Using the {spatstats} package, we first need to create a ppp object which represents a point pattern. This is the primary object type in spatstat for point patterns.

library(spatstat)

### Create rectangular window around the points
window_rand <- bounding.box.xy(rand$x, rand$y)

# create the point pattern object
ppp_rand <- ppp(rand$x, rand$y, window_rand)
plot(ppp_rand)

Using the quadratcount function, we can divide the study region into a grid and count the number of points in each cell:

## Quadrat count 8 x 8
qq <- quadratcount(ppp_rand,8,8, keepempty = TRUE) 

# plot the quadrat count
plot(qq)

To determine whether the observed distribution of points is consistent with a random Poisson process, we can use thequadrat.test function:

# Quadrat test
qt <- quadrat.test(qq, alternative="clustered", method="M")
qt


    Conditional Monte Carlo test of CSR using quadrat counts
    Test statistic: Pearson X2 statistic

data:  
X2 = 47.04, p-value = 0.9375
alternative hypothesis: clustered

Quadrats: 8 by 8 grid of tiles

The result will give a Chi-squared statistic and a p-value. If the p-value is very low, then the pattern is likely not random. Keep in mind that the choice of the number and size of quadrats can affect the results. It’s often helpful to try a few different configurations to ensure robust conclusions.

Lets repeat this procedure for the situation of aggregated data.

### Create a rectangular window around the points 
window_aggr <- bounding.box.xy(aggr$x, aggr$y)

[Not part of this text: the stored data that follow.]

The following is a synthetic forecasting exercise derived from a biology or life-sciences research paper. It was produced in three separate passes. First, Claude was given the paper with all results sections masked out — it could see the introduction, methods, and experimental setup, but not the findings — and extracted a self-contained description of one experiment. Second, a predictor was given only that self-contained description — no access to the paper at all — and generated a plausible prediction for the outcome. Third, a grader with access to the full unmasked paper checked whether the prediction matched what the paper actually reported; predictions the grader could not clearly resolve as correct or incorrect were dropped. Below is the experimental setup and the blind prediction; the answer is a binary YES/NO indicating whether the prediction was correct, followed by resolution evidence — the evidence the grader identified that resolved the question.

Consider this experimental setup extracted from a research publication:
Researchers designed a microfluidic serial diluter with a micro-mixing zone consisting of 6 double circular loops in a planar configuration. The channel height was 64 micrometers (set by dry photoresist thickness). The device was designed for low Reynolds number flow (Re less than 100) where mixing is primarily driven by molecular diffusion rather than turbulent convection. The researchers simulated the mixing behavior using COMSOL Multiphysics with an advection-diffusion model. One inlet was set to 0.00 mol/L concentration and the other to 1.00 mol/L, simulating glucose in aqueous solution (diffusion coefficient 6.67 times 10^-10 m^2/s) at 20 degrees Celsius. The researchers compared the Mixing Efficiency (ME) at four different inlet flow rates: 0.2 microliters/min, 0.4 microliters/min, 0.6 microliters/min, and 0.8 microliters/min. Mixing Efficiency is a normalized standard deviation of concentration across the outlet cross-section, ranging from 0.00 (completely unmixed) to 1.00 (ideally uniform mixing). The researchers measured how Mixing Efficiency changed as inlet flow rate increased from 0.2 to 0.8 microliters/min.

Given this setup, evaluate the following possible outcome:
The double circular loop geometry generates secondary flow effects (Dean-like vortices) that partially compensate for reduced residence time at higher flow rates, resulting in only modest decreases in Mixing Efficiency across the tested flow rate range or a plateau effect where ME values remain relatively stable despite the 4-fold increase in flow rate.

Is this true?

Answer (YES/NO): YES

# create the point pattern object
ppp_aggr <- ppp(aggr$x, aggr$y, window_aggr)
plot(ppp_aggr)

## Quadrat count 8 x 8
qq_aggr <- quadratcount(ppp_aggr,8,8, keepempty=TRUE) 

# plot the quadrat count
plot(qq_aggr)

# Quadrat test
qt_aggr <- quadrat.test(qq_aggr, alternative="clustered", method="M")
qt_aggr


    Conditional Monte Carlo test of CSR using quadrat counts
    Test statistic: Pearson X2 statistic

data:  
X2 = 244.92, p-value = 5e-04
alternative hypothesis: clustered

Quadrats: 8 by 8 grid of tiles

16.1.2.2 Spatial KS test

The Spatial Kolmogorov-Smirnov (KS) Test is a method to assess the goodness-of-fit of a given point pattern to the assumptions of Complete Spatial Randomness (CSR) Baddeley et al. (2005). Essentially, this means that it helps in determining whether a set of spatial points is distributed randomly or if there is some underlying pattern or interaction.

However, unlike other goodness-of-fit tests in the spatial context, the Spatial KS Test leverages the values of a spatial covariate at the observed data points and contrasts them against the expected distribution of the same covariate under the assumption of CSR. The idea behind this test is to check if there’s any difference between the observed distribution of a spatial covariate’s values and the expected distribution if the points were distributed in a completely spatial random fashion.

Key points of the test are:

Covariate: For this test, a spatial covariate must be chosen. This is a spatially varying feature or value that might influence the point process. Examples include elevation, soil quality, or distance from a specific feature. The distribution of this covariate’s values at the observed data points is the crux of the test.
Comparison with CSR: The observed distribution of the spatial covariate’s values at the data points is juxtaposed with what would be expected under the CSR model. The CSR model posits that points are distributed purely by chance, without any underlying structure or influence.
Methodology: The test employs a classical goodness-of-fit approach to contrast the observed and expected distributions. Specifically, it utilizes the Kolmogorov-Smirnov statistic, a non-parametric measure to gauge the similarity between two distributions.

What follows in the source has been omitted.